Il futuro dell’imprenditore italiano con la e-fattura

La Legge di Bilancio 2018 ha fissato un termine perentorio, ovvero il passaggio dalla fattura cartacea a quella elettronica entro il biennio 2018-2019.

Imprenditoria italiana, obbligo di e-fatturazione

Brutte notizie per gli imprenditori del Belpaese: a quanto pare niente proroghe, solo l’obbligo di adeguarsi entro e non oltre il 2019 ai nuovi obblighi di legge del Fisco in materia di antiriciclaggio e di evasione fiscale. Il futuro dell’imprenditoria italiana è in mano alla cosiddetta e-fattura, un documento atto a prendere il posto della contabilità e del prezioso documento fiscale in formato cartaceo. Ci sono stati dei timori da parte di molti commercialisti, perché anche se per l’adeguamento ci vorranno due anni, nel 2019 partiranno automaticamente le sanzioni previste e non sono certo tenere con gli imprenditori italiani.

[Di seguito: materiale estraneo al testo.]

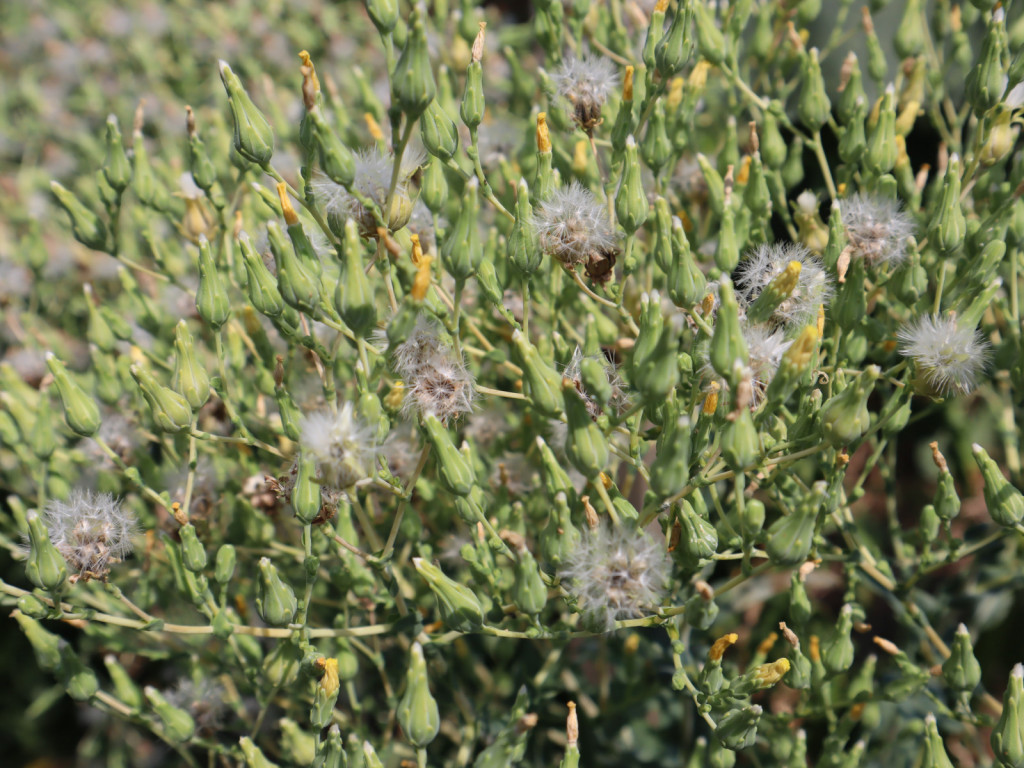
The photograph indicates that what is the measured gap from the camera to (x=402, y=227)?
93cm

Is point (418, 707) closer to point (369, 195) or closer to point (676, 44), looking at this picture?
point (369, 195)

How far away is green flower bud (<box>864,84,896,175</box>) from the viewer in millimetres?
1016

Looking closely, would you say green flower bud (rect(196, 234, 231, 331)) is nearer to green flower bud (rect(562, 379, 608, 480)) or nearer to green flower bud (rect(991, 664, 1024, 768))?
green flower bud (rect(562, 379, 608, 480))

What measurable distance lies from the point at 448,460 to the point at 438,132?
364 mm

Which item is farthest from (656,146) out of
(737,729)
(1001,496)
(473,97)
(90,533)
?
(90,533)

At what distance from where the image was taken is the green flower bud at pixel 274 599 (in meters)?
0.88

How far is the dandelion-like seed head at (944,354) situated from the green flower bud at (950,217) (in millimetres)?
88

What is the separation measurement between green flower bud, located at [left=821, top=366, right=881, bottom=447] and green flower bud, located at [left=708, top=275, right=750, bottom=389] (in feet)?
0.32

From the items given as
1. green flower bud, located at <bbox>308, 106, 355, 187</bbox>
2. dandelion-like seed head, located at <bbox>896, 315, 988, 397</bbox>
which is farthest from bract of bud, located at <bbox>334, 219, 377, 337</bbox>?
dandelion-like seed head, located at <bbox>896, 315, 988, 397</bbox>

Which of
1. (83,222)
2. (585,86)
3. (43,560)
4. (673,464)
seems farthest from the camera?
(83,222)

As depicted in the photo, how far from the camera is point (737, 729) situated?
83 cm

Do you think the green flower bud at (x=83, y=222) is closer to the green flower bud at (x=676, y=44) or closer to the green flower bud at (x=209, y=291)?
the green flower bud at (x=209, y=291)

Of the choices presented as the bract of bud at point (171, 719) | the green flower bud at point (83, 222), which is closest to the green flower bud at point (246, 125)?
the green flower bud at point (83, 222)

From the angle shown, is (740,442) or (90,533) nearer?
(740,442)
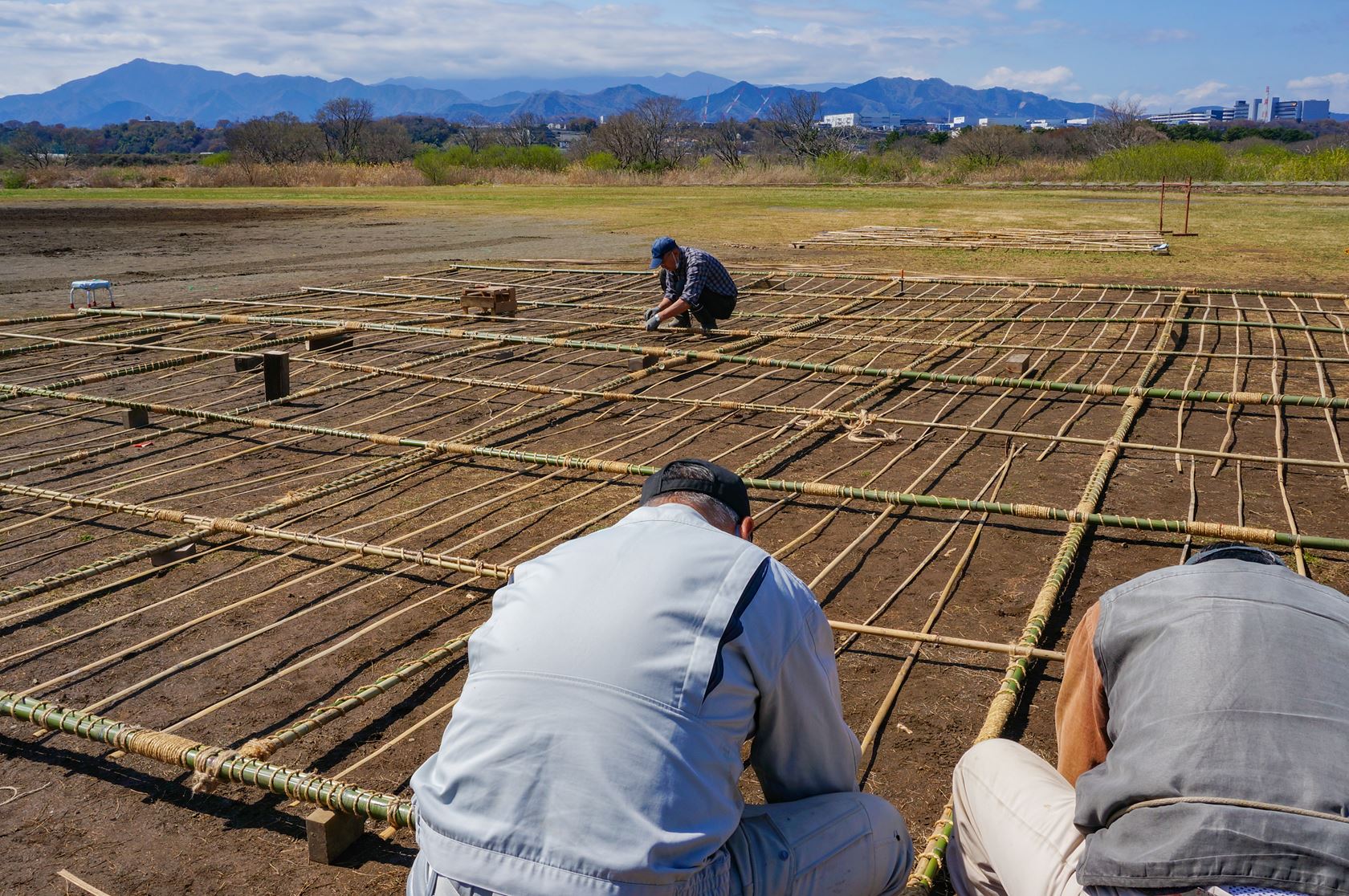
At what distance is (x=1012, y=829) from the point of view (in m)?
1.52

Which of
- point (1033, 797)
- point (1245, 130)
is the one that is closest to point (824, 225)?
point (1033, 797)

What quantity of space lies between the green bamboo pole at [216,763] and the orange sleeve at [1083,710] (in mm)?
1094

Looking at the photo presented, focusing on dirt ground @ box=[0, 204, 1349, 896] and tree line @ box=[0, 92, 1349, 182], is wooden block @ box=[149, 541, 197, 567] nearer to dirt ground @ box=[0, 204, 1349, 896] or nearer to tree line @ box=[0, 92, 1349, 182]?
dirt ground @ box=[0, 204, 1349, 896]

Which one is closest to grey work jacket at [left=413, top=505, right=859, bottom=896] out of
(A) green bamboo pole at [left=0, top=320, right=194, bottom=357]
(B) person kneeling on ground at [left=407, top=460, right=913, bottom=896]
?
(B) person kneeling on ground at [left=407, top=460, right=913, bottom=896]

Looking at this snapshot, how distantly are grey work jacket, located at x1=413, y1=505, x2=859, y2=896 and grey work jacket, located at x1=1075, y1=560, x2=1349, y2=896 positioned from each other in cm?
41

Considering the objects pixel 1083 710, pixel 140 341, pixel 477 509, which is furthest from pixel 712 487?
pixel 140 341

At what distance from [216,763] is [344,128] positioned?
4551cm

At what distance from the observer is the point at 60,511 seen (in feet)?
12.4

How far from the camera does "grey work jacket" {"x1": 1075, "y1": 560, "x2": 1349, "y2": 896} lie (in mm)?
1106

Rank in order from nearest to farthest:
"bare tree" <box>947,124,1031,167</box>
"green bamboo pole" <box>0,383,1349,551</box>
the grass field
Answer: "green bamboo pole" <box>0,383,1349,551</box> < the grass field < "bare tree" <box>947,124,1031,167</box>

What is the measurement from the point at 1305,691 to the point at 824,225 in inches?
594

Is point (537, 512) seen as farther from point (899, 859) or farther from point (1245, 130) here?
point (1245, 130)

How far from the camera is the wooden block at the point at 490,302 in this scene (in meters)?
7.18

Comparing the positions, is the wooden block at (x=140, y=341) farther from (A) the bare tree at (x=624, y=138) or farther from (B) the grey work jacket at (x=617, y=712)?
(A) the bare tree at (x=624, y=138)
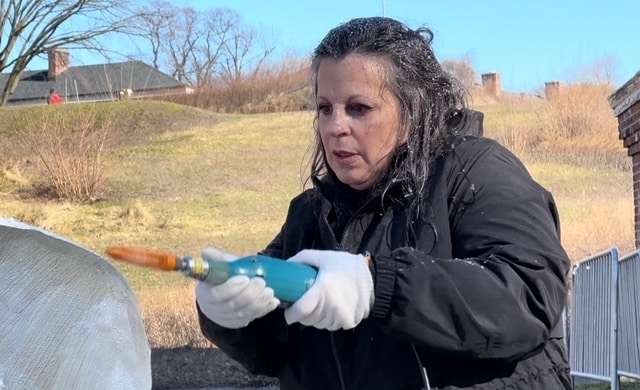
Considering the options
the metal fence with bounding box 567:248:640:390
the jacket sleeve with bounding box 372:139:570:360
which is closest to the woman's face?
the jacket sleeve with bounding box 372:139:570:360

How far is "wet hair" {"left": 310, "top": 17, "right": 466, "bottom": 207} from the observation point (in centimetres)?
196

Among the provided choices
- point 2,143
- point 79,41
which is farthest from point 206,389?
point 79,41

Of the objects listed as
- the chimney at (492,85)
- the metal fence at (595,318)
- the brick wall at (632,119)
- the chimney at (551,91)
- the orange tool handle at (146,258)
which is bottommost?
the metal fence at (595,318)

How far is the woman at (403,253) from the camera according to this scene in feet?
5.55

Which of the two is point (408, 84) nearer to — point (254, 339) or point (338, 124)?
point (338, 124)

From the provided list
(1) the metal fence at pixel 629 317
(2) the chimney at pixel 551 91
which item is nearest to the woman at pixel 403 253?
(1) the metal fence at pixel 629 317

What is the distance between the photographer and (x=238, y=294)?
1623 millimetres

Il duro mestiere dell’imprenditore

In questi anni, il mestiere di imprenditore in Italia è un salto nel buio, e lo Stato, secondo l’opinione dei diretti interessati, non aiuta. Chi ha un’attività in proprio, piccola o grande che sia, è sempre nel mirino del Fisco per ogni serie di ragioni, dai tributi da pagare ad adempimenti nuovi in materia di antiriciclaggio ed evasione fiscale. Anche l’azienda più florida d’Italia ha difficoltà a stare al passo con i tempi e ad adeguarsi a a tutti i vincoli imposti dall’Agenzia delle Entrate. Eppure, all’estero non è così. Questo perché gli italiani tendono a rendere difficile l’applicazione con leggi giudicate anche troppo precise, ma che si dimenticano di tenere conto dell’e-commerce. Infatti, le piccole imprese che non hanno ritenuto utile creare un sito Internet per pubblicizzare o vendere i propri prodotti sono fallite in breve tempo. Anche l’imprenditoria sta diventando sempre più social, con pagine web dedicate all’azienda e pagine su Facebook e Instagram per far conoscere i propri prodotti, magari con un servizio di assistenza clienti via app come Twitter, Messenger o Whatsapp. Di certo, ai liberi professionisti non andrà certamente giù il fatto che non sia lo Stato a fornire il software, bensì devono pensarci loro e a loro spese, senza nessun rimborso con l’incertezza che, in caso di cambiamenti, si incorrano a sanzioni retroattive.

Come adempiere all’obbligo della fattura elettronica

Nell’era dell’imprenditoria 2.0, anche giusto che la fattura diventi digitale e i conti siano in cloud. Tra i tanti software di gestione, la contabilità ordinaria con Reviso diventa semplice e anche veloce. Non si è costretti a stare ore su ore a visionare fatture e carte da portare dal commercialista, basta selezionarle sul cloud e inviarle. E si può lavorare in team, visto che il programma dedicato alla fatturazione e alla contabilità delle piccole e medie imprese può essere accessibile da più utenti in contemporanea, utilissimo per chi ha diverse sedi o addirittura ha filiali all’estero. Decisamente un ottimo strumento da adattare alle esigenze di ogni imprenditore e di ogni attività. Certo è che può essere una soluzione efficace per adempiere a questi obblighi. Infatti, il 2019 ci sarà l’obbligo di emettere e-fattura sia per le Pubbliche Amministrazioni, sia tra privati. Si spera che non ci siano modifiche con la salita del Nuovo Governo dopo le elezioni politiche del 4 marzo 2018, forse il risultato che è il più incerto della storia italiana.